Why can unused binary codes be used to make two messages of length 2?

40 Views Asked by At

I was reading Information Theory: A Concise Introduction by Stefan Hollos and J. Richard Hollos. I was somewhat confused by their explanation of the Kraft-McMillian Inequality:

Let $n_1$ be the number of code words of length one. Since we are using a binary code $n_1 \le 2$. The number of unused code words of length one is $2 - n_1$. Each of these can be used to create 2 length two code words so we have $n_2 \le 2(2 - n_1)$ where $n_2$ is the number of length two code words. Likewise for length three code words we have $n_3 \le 2(2(2 - n_1) - n_2)$. We could continue on for longer length code words but let's keep it simple and suppose that the longest code word has length three. Then we can arrange the last equation to get:

$$\frac{n_1}{2} + \frac{n_2}{2^2} + \frac{n_3}{2^3} \le 1$$

This inequality must be satisfied by any prefix code that has a maximum word length of three. The way that this inequality was constructed can easily be generalized to the case where the maximum code length is $M$.

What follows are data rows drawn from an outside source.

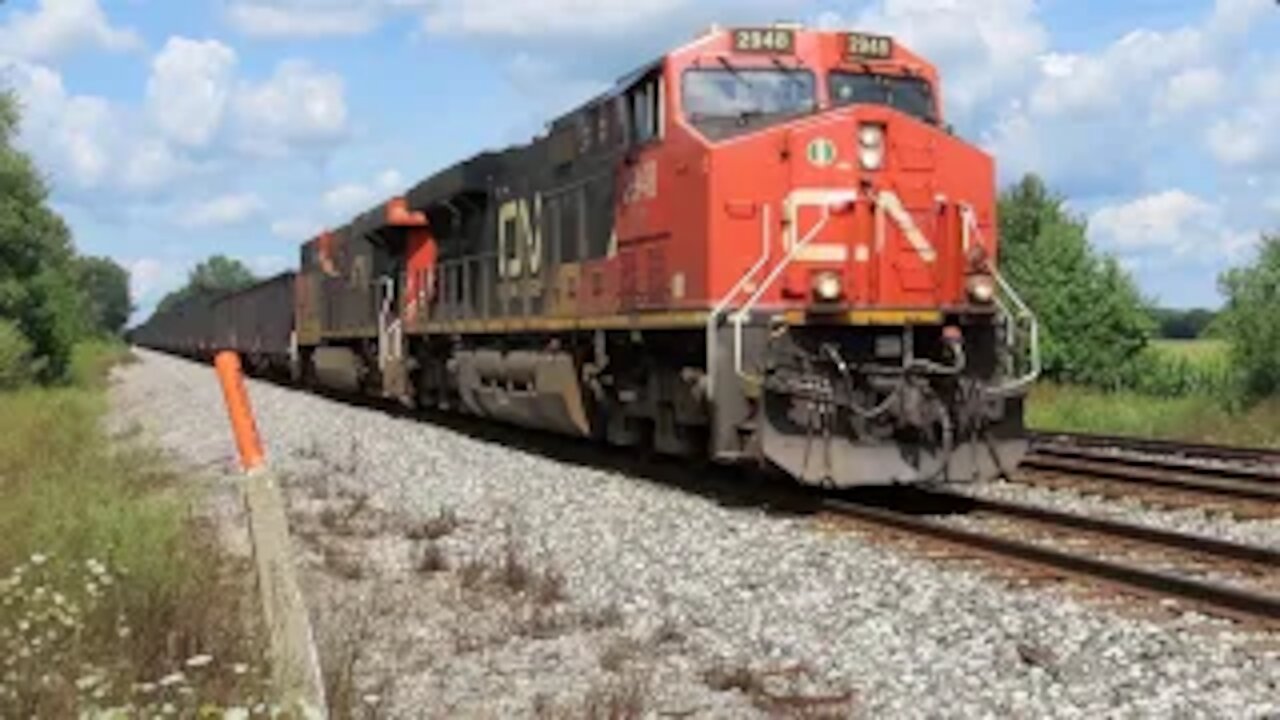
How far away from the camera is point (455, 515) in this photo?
11.4m

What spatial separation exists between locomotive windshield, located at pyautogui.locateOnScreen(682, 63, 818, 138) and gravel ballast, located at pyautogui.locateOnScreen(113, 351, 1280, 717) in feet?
9.88

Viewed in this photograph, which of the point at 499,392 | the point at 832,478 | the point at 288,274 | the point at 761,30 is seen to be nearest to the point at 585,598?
the point at 832,478

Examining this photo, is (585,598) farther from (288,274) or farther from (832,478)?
(288,274)

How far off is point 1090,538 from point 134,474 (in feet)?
27.6

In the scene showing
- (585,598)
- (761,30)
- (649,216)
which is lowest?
(585,598)

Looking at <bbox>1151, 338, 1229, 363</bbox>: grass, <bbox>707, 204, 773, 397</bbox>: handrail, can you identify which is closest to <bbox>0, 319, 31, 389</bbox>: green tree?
<bbox>1151, 338, 1229, 363</bbox>: grass

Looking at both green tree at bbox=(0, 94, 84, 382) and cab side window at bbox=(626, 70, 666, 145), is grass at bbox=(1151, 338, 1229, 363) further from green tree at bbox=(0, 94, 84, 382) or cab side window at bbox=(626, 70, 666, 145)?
green tree at bbox=(0, 94, 84, 382)

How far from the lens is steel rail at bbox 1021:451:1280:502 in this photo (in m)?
11.3

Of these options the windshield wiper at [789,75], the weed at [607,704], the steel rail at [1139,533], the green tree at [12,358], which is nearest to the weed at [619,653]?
the weed at [607,704]

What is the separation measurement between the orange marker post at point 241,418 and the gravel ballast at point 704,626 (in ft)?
3.69

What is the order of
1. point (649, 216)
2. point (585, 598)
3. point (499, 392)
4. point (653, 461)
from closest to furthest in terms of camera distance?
1. point (585, 598)
2. point (649, 216)
3. point (653, 461)
4. point (499, 392)

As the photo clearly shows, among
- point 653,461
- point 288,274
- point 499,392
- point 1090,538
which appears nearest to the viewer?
point 1090,538

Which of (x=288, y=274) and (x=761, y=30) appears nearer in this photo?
(x=761, y=30)

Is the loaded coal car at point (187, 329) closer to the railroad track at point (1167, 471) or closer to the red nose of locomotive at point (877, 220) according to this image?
the railroad track at point (1167, 471)
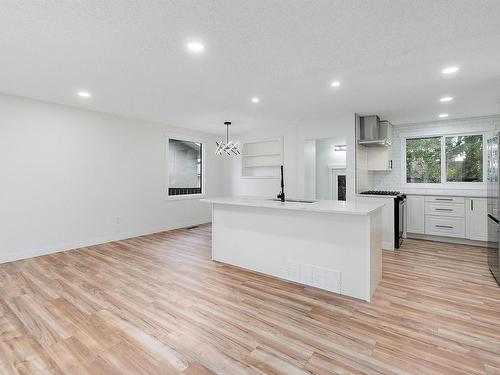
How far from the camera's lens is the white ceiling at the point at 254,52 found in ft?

I'm not sure if I'm missing something obvious, but I'm a little confused as to how the unused code words can be used to construct 2 code words each. As I understand it, $n_1$ represents a message of length 1, so we can use it to represent either 0, 1, or 2 possible messages. If we use it to only represent, for example, 1 possible message, we can use the "left over" possible message to represent a message of length 2. I can see where we could represent one message of length 2, but I'm somewhat confused as to how we could represent 1 possible message of length 1 and 2 possible messages of length 2 (since that's 3 possible messages total). Can someone explain this to me?